■ Given request a ■
Return, word for word, the part of the post on SqlAzureExecutionStrategy starting with "Working with SqlAzureExecutionStrategy" and going on through "back the transaction)".

■ Source text ■

** Start **

Saturday, March 8, 2014

Working with SqlAzureExecutionStrategy

One of my favorite features of Entity Framework 6 was the SqlAzureExecutionStrategy. At least I thought this. I wanted to use it also in my company’s network since we get periodically timeouts connecting to a SQL Server instance (SQL Server 2008 in this case). So I thought, perfect, the SqlAzureExecutionStrategy is the solution to my problem. However, it didn’t work. So I had to investigate...

My approach was to write a sample program starting two tasks:
  • Task 1 should open a transaction, update a database row and then wait for some time (without committing or rolling back the transaction)

** End **

■ Given request b ■
Report each line of the records that contains the word "furthest".

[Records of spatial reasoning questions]
** Start **

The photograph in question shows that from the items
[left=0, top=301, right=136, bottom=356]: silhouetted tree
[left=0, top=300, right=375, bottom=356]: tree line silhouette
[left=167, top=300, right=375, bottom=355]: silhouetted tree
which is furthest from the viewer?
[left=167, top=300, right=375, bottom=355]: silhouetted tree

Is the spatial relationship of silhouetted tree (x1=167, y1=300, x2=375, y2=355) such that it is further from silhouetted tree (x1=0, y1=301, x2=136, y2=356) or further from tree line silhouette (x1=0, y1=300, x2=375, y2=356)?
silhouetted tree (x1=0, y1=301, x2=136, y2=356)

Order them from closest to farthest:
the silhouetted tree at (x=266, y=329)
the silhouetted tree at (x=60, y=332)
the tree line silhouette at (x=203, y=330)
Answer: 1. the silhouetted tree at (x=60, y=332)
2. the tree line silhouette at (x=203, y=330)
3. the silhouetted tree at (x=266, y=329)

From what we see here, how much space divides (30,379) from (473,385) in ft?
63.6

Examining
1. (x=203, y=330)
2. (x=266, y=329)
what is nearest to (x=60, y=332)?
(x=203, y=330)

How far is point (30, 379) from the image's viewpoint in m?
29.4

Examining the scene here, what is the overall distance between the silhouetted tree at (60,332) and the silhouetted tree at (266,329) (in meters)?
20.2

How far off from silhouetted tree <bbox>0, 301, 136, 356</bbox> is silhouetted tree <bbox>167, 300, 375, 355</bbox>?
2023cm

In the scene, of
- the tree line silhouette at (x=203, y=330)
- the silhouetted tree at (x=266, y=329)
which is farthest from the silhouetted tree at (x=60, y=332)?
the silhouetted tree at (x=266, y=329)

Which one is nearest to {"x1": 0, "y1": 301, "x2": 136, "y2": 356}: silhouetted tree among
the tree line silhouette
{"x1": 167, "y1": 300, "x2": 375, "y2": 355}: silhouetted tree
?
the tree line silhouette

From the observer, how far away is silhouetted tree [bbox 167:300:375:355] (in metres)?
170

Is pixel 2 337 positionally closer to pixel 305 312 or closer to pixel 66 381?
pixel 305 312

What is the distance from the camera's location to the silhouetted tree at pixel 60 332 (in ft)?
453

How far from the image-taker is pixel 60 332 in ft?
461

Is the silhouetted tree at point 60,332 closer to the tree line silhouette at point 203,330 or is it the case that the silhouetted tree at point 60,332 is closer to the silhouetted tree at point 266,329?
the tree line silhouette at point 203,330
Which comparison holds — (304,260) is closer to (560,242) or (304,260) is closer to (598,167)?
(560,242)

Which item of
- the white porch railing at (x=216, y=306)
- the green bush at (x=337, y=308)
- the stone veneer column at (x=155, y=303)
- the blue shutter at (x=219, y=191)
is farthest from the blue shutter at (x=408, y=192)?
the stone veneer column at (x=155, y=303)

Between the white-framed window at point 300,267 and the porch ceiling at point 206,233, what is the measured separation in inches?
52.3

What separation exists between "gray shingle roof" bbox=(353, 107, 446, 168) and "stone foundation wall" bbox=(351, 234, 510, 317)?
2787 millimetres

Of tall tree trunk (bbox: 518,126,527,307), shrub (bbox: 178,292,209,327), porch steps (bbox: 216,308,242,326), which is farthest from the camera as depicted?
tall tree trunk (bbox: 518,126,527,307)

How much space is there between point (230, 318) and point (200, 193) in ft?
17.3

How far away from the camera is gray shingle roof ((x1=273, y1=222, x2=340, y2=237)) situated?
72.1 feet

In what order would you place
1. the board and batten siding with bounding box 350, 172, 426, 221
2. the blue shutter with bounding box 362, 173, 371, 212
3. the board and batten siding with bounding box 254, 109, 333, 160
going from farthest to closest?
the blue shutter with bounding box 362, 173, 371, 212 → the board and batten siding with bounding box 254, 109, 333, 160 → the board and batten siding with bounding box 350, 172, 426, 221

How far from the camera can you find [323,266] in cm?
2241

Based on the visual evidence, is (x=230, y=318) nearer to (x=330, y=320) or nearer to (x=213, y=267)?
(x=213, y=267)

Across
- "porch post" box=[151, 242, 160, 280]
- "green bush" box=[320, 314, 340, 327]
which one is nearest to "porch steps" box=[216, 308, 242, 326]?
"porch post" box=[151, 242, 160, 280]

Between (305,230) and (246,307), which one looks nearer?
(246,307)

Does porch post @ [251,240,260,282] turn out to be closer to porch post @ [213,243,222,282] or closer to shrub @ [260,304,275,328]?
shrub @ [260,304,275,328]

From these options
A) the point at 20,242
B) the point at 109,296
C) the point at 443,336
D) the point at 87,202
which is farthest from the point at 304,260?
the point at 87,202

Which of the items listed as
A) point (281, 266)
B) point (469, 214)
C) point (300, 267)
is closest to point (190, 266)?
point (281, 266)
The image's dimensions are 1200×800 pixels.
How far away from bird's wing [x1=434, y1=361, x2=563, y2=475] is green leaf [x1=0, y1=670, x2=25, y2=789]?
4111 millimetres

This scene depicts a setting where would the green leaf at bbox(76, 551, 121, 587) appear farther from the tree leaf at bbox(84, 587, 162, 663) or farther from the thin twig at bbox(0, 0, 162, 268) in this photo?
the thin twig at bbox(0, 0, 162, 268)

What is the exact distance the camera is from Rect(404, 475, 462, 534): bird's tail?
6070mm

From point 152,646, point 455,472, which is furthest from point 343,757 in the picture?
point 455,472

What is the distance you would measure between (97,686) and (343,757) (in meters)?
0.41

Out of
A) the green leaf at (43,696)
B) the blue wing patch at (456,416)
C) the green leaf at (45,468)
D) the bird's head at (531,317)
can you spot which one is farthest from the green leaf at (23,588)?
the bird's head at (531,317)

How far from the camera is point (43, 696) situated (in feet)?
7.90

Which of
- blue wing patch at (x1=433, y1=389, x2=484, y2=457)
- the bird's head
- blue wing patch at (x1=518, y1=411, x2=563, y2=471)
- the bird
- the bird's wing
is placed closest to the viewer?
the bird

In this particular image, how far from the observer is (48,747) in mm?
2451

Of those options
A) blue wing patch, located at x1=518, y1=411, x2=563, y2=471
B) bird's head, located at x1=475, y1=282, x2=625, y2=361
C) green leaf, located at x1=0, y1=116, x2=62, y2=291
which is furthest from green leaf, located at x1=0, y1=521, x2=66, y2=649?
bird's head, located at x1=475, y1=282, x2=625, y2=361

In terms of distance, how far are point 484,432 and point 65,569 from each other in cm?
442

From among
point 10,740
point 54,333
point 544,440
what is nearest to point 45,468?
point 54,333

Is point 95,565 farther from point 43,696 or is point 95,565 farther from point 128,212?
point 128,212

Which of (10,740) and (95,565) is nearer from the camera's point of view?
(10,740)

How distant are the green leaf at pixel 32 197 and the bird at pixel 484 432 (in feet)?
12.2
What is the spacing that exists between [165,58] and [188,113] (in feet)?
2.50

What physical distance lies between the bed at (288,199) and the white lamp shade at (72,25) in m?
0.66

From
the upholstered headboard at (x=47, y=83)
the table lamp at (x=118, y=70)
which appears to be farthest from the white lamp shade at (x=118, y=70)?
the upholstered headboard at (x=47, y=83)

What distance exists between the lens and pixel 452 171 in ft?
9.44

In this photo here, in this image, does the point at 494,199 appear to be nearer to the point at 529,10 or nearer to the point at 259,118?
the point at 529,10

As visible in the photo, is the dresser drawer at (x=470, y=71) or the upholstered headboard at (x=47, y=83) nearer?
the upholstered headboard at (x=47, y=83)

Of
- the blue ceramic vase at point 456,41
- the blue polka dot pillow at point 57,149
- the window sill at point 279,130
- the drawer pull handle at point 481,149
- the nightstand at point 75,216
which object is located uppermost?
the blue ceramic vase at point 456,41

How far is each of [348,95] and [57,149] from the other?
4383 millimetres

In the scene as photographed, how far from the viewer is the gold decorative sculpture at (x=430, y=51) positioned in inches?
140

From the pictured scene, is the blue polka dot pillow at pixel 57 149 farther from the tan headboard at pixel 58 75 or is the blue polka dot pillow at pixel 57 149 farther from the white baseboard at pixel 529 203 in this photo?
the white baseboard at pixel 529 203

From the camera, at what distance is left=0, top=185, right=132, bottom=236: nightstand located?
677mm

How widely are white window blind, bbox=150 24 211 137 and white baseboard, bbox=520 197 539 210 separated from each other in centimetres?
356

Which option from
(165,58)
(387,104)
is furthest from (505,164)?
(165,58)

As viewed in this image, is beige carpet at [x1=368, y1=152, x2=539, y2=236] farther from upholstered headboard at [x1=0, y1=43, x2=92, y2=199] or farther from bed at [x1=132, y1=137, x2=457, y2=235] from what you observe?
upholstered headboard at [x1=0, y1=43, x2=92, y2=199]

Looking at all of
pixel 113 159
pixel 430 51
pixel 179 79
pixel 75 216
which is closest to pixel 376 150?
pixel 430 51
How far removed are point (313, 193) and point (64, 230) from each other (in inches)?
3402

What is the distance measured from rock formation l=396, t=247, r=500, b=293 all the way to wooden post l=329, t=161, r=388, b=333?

** End **

■ Exercise response a ■
Working with SqlAzureExecutionStrategy

One of my favorite features of Entity Framework 6 was the SqlAzureExecutionStrategy. At least I thought this. I wanted to use it also in my company’s network since we get periodically timeouts connecting to a SQL Server instance (SQL Server 2008 in this case). So I thought, perfect, the SqlAzureExecutionStrategy is the solution to my problem. However, it didn’t work. So I had to investigate...

My approach was to write a sample program starting two tasks:
  • Task 1 should open a transaction, update a database row and then wait for some time (without committing or rolling back the transaction)

■ Exercise response b ■
which is furthest from the viewer?
From point 152,646, point 455,472, which is furthest from point 343,757 in the picture?
which is furthest from green leaf, located at x1=0, y1=521, x2=66, y2=649?
is furthest from (505,164)?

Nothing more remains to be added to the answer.